Familienaktion im Kletterwald Surwold am 27.03.2012

Am zweiten Osterferientag haben wir mit den von uns begleiteten Familien einen Ausflug in den Kletterwald in Surwold gewagt.

35 Personen in unterschiedlichem Alter folgten unserem Aufruf und freuten sich über „die schöne Idee“. Acht Erwachsene und 18 Kinder und Jugendliche tummelten sich von 11.30 Uhr an für einige Zeit in den Bäumen von Surwolds Wald. Das Wetter war uns wohlgesonnen – im wahrsten Sinne: die Sonne schien und hat unseren Mut und Eifer unterstützt.

Und „es ist einfach mal was anderes, wenn (fast) alle von der Familie mit dabei sind“.

Kletterwald Surwold - Bildergalerie

Für Kletterer war gesorgt, Nichtkletterer hatten etwas zum Zuschauen, Pausenbänke und den großen Spielplatz. Nachdem alle angekommen waren und die Erlaubnis zum Fotografieren erteilt wurde, konnte sich die erste Gruppe startklar machen. Eine Trennung von „Wiederholern“ und „Newcomern“ war sinnvoll und bei der Gruppengröße sowieso eine gute Idee.

Auf dem Test-Parcour wurden erst die Regeln erklärt (wer will schon eine gelbe oder gar eine rote Karte?!), dann zugesehen und dann wurde gezeigt, was wir alles verstanden hatten. Immerhin ist oben in den Wipfeln jeder selbst für seine Sicherung verantwortlich. EinweisungDa muss man schon sicher sein – immer nur einen Haken lösen und wieder sichern! Mütter und Väter staunten über den Mut ihrer Kinder und freuten sich über ihr Wissen: „Es ist ja noch jemand da, der auf unsere Liebsten guckt“. Gemeint waren die Beraterinnen, die heute nicht nur mit Worten zur Seite standen, sondern über so manch eine Balkenbrücke durch Nähe und Zeit half. „Huch, ganz schön wackelig“ – die Schaukeln hatten es in sich. Wer die Rolle richtig einhakt kann auf der Bergbahn und noch mehr auf der Seilbahn seine Freude haben – „Hey, das geht ab!“

Einige von uns schlugen den Pfad des „Risikoparcours“ ein und stellten oben fest, dass man den „Risiko-Plus“ nehme musste, um weiter und wieder runter zu kommen. Ach herrje – „Lebensgefährlich“! Wie nahe „Angst und Spaß“ beieinander liegen können! In zehn Metern Höhe an einem Triangel von einer Seite zur anderen schwingen oder an einem Netz zum nächsten Baum klettern… das war auch körperlich ganz schön anstrengend! „Es war sehr hoch, aber gut!“.

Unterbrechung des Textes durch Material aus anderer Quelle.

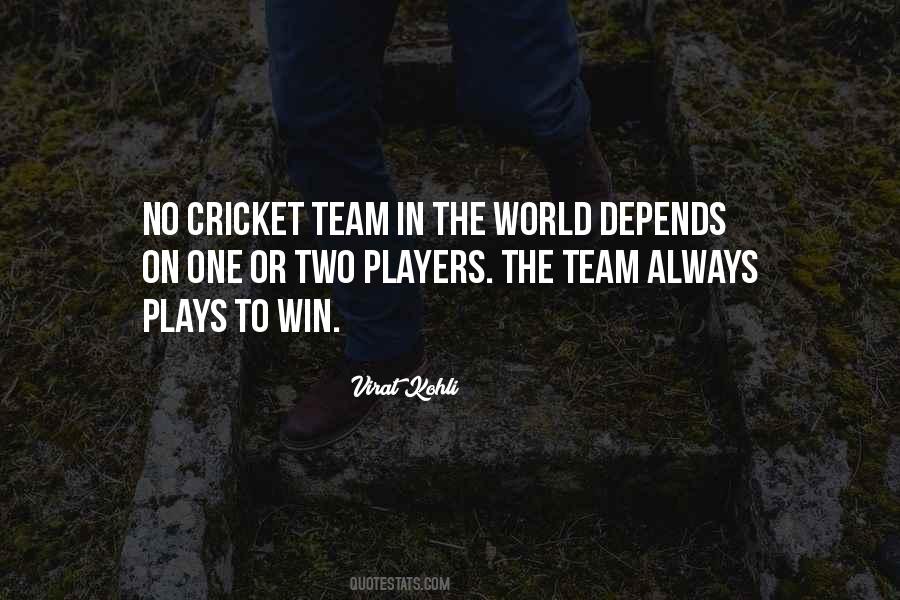 Cricket Win Quotes #1290461
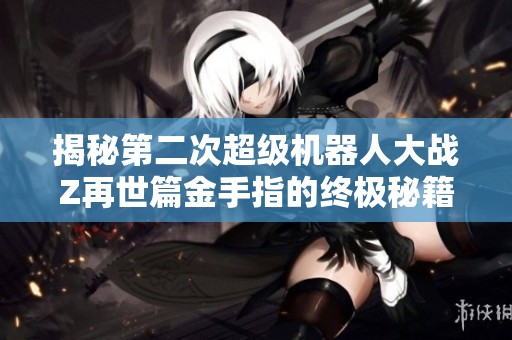 揭秘第二次超级机器人大战Z再世篇金手指的终极秘籍，助你成为无敌游戏王者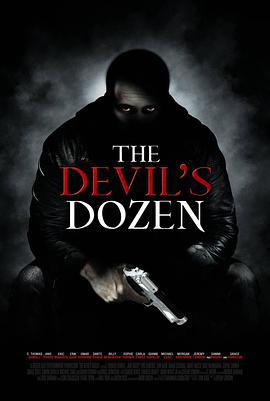魔鬼正义 The Devil's Dozen (2012)海报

Ob Rettungsaktionen, auf der Stelle umdrehen oder seine Angst überwinden und weitermachen – für jeden war etwas dabei und alles war in Ordnung. Es ging nicht um schneller und besser (auch wenn ein paar Turbokletterer unter uns waren), sondern um Spaß haben und sicher weiterkommen. Da hatte jeder sein eigenes Tempo.

Egal ob selbst mitmachen oder zuschauen – jeder hatte seinen Spaß. Wer welchen Parcour am Besten fand? Das ist Geschmackssache… jeder einzelne hat seinen Reiz – ob Röhrenklettern, Affenschaukel, High-Speed-Seilbahn, Kletternetz oder Reifenfahrt. Einige von uns haben sich heute mehr getraut, als beim letzten Mal! Und alle sind heil und sicher wieder unten angekommen und können nun die Ferien genießen.

Danke - Wir freuen uns auf eine Wiederholung!